3. Establish No-Phone Hours
Choose specific times of day to switch off your phone or leave it in another room. This could be when you arrive home from work, so you can make time for loved ones or self-care, or perhaps after dinner when the temptation is to sit on the sofa scrolling through your phone. Your phone detox time can be as short as an hour, but you’ll be surprised just how many more relaxing and rewarding activities can fill that time.
Read a book, go slow jogging, or pick up a new hobby by learning how to geocache or make wine at home. You could also throw caution to the wind and try doing nothing.
4. Avoid Multitasking
Be wary of using your phone at the same time as doing other things, like eating and scrolling or playing with the kids and checking your messages. Prioritize monotasking by being aware of when you’re looking at your screen when you should be doing something else. Make a conscious decision to put the phone down and focus on the task at hand — your phone can wait.
In the same vein, when it is appropriate to be on your phone, avoid multitasking then, too. If you’re chatting with a friend, respect them with your undivided attention.
5. Disable Notifications
Our smartphones themselves can be addictive. They provide easy escapism and something to distract us from the difficulties of day-to-day life. However, this constant contact can cause health problems like disrupted sleep, poor concentration and problems with posture.
A simple way to sidestep the temptation to check your phone constantly is by turning off in-app notifications.

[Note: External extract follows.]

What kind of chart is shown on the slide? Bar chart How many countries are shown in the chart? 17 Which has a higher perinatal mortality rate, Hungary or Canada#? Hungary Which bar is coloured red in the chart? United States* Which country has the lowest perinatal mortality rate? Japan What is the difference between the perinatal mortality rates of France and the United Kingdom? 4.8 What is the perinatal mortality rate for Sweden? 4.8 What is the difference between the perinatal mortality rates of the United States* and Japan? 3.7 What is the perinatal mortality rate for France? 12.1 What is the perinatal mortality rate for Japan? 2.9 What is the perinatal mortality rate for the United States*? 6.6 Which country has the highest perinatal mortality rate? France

Most apps have notifications on automatically, but you likely don’t need them on all the time.
This lets you control when you check your phone, not the other way around.

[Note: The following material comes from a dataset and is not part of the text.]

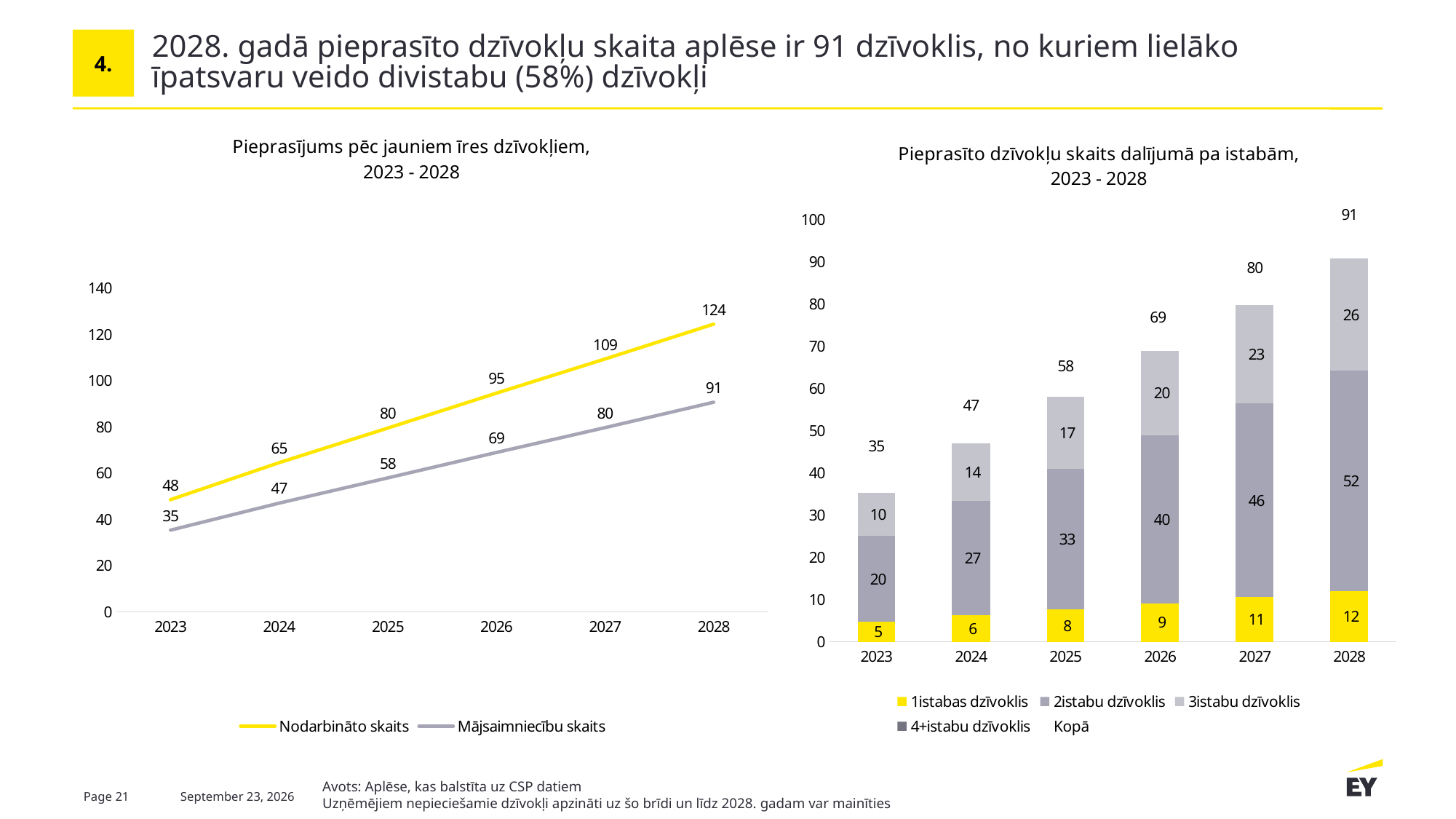
In the chart 'Pieprasīto dzīvokļu skaits dalījumā pa istabām, 2023 - 2028', which is larger: 3istabu dzīvoklis in 2026 or 1istabas dzīvoklis in 2028? 3istabu dzīvoklis in 2026 What kind of chart is 'Pieprasīto dzīvokļu skaits dalījumā pa istabām, 2023 - 2028'? stacked bar chart How many series does the legend of the chart 'Pieprasījums pēc jauniem īres dzīvokļiem, 2023 - 2028' list? 2 How many years are shown on the x axis of the chart 'Pieprasīto dzīvokļu skaits dalījumā pa istabām, 2023 - 2028'? 6 In the chart 'Pieprasīto dzīvokļu skaits dalījumā pa istabām, 2023 - 2028', what is the total of the stacked bar for 2025? 58 In the chart 'Pieprasīto dzīvokļu skaits dalījumā pa istabām, 2023 - 2028', what is the value for 2istabu dzīvoklis in 2027? 46 In the chart 'Pieprasījums pēc jauniem īres dzīvokļiem, 2023 - 2028', what is the value of Nodarbināto skaits in 2026? 95 In the chart 'Pieprasījums pēc jauniem īres dzīvokļiem, 2023 - 2028', what is the value of Mājsaimniecību skaits in 2024? 47 In the chart 'Pieprasījums pēc jauniem īres dzīvokļiem, 2023 - 2028', what is the difference between Nodarbināto skaits and Mājsaimniecību skaits in 2028? 33 In the chart 'Pieprasījums pēc jauniem īres dzīvokļiem, 2023 - 2028', do the values of Nodarbināto skaits rise or fall from 2023 to 2028? rise In the chart 'Pieprasīto dzīvokļu skaits dalījumā pa istabām, 2023 - 2028', which year has the lowest total? 2023 What kind of chart is 'Pieprasījums pēc jauniem īres dzīvokļiem, 2023 - 2028'? line chart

6. Don’t Immediately Post on Social Media
Similar to point two about not taking too many photos, start a new habit of updating your social media only after your activity or event has finished. There’s no need to check in at every location or post photos as soon as you take them — you don’t have anything to prove to an online audience. Delaying your posts can help you live in the moment and enjoy what you’re doing.
7. Delete Time-Consuming Apps
Figure out which apps take up most of your time and decide if you really need them. Even temporarily deleting certain apps from your phone can get you out of the habit of constantly checking them. If deleting apps is too much for you, try hiding them instead.
Apps to keep include the ones necessary for everyday life, like online banking or calendars. Consider deleting social apps or games designed to consume your time.
8. Use a Flip Phone
It’s hard to imagine our lives without these mini-computers in our pockets. Still, cell phones were originally only used for making calls and sending text messages.
A logical way to spend less time staring at your screen is to have a basic, less expensive mobile phone that doesn’t do anything that you don’t absolutely need. Get used to sending text messages and making phone calls again instead of using Twitter or Instagram.
9. Leave Your Phone at Home
The thing about smartphones is that we’re connected to them 24/7, and it’s challenging just to put the phone down. To avoid temptation, leave it at home when you go out. This gives you space to breathe and stops you from being enticed to scroll when you should be focusing on something — or someone — else.